African American History Through the Lens of the Black Church
This five-lesson course examines the central role of the Black Church in shaping African American history from slavery to the Civil Rights Movement. Students will explore how this institution served as the foundation for spiritual sustenance, community organization, cultural preservation, and social transformation across four centuries.

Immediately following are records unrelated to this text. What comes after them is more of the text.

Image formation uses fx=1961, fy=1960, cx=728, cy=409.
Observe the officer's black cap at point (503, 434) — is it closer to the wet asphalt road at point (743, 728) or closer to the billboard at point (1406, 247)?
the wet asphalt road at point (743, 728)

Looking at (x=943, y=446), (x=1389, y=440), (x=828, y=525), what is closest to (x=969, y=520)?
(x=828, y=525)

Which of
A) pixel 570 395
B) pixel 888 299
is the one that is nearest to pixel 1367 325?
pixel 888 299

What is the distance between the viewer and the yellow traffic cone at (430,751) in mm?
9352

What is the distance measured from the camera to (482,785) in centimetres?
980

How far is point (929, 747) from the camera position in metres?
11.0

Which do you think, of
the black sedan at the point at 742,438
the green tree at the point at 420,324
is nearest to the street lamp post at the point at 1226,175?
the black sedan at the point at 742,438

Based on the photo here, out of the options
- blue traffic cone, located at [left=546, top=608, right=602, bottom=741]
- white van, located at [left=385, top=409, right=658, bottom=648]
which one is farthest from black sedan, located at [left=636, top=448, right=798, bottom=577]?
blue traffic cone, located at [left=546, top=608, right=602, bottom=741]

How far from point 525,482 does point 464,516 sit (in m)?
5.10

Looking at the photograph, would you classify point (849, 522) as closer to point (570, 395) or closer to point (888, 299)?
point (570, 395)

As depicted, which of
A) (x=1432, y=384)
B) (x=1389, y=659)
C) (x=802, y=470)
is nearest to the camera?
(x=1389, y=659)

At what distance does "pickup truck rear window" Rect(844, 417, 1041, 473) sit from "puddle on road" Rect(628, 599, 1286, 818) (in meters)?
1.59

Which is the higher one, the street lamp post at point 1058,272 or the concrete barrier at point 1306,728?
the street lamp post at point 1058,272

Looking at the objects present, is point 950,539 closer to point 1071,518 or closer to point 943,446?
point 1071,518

The course traces the Black Church from its African roots and the "Invisible Institution" of secret slave worship, through its explosive growth during Reconstruction and its role as a sanctuary during Jim Crow, to its complex relationship with the Harlem Renaissance and its pivotal function as the organizational and spiritual engine of the Modern Civil Rights Movement.
Through engaging narratives, students will meet key figures including Richard Allen, Harriet Tubman, Nat Turner, Ida B. Wells, Thomas Dorsey, and Dr. Martin Luther King Jr., while discovering how spirituals became freedom songs, sermons inspired social movements, and faith transformed oppression into liberation.
This course reveals an essential truth: to understand African American history, you must understand the Black Church—the one institution African Americans have continuously controlled and the cornerstone of their survival, resistance, and triumph.
Ideal for: Students of history, religious studies, African American studies, social movements, and anyone seeking to deepen their understanding of American history and the power of faith in the struggle for justice.